Auszug:
:::::

Im Foyer vor dem Senatssaal der Humboldt-Universität finden sich neue Gesichter. Die Nobelpreisträger in ihren ehrwürdigen Posen und in ihren großen, rechteckigen Rahmen wichen Philosoph*innen und Vordenker*innen, die dem heutigen Verständnis von Universität gerechter werden. Die HU gedenkt endlich jenen, die für einen akademischen Habitus einstanden, der bis heute nachwirkt und auf den die HU stolz sein sollte. Denn Humboldtianer*innen sind eben nicht nur alt, weiß und männlich.

Zu Beginn des Presserundgangs in der Ahnengalerie der Humboldt-Universität fällt oft das Wort „Diversität“ und noch öfter ist die Rede vom Selbstbekenntnis, nicht mehr „alt, weiß und männlich“ zu sein. Dieses Buzzwording verrät vor allem eines: Die HU ist aus ihrem Dornröschenschlaf des immerwährenden Gestern aufgewacht. Gleichzeitig, so scheint es, wollen der Kommissarische Präsident Peter Frensch und die Vorsitzende der Historischen Kommission Gabriele Metzler gleich zu Beginn der Vorführung einen Bildersturm in der neuen Ahnengalerie mit der Macht ihrer Worte verhindern. Angst darum müssen sie nicht haben, denn die neuen Gesichter der HU gehen über den bloßen Eindruck des guten Willens hinaus.

:::::

Bereitgestelltes Material:
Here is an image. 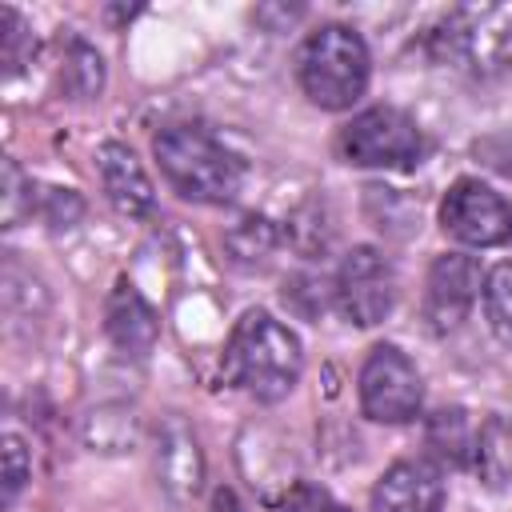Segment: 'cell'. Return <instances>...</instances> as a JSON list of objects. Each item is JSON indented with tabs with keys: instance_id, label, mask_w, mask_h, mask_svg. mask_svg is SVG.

:::::

Zu lösende Aufgaben:
1 – Wer ist laut dem Auszug Vorsitzende der Historischen Kommission?
2 – Gib bitte aus dem Auszug den Abschnitt von „Zu Beginn des“ bis einschließlich „guten Willens hinaus.“ wortgetreu aus.
Die Zeilen haben mit dem Auszug nichts zu tun.

Die Antworten:
1 – Gabriele Metzler.

2 –
Zu Beginn des Presserundgangs in der Ahnengalerie der Humboldt-Universität fällt oft das Wort „Diversität“ und noch öfter ist die Rede vom Selbstbekenntnis, nicht mehr „alt, weiß und männlich“ zu sein. Dieses Buzzwording verrät vor allem eines: Die HU ist aus ihrem Dornröschenschlaf des immerwährenden Gestern aufgewacht. Gleichzeitig, so scheint es, wollen der Kommissarische Präsident Peter Frensch und die Vorsitzende der Historischen Kommission Gabriele Metzler gleich zu Beginn der Vorführung einen Bildersturm in der neuen Ahnengalerie mit der Macht ihrer Worte verhindern. Angst darum müssen sie nicht haben, denn die neuen Gesichter der HU gehen über den bloßen Eindruck des guten Willens hinaus.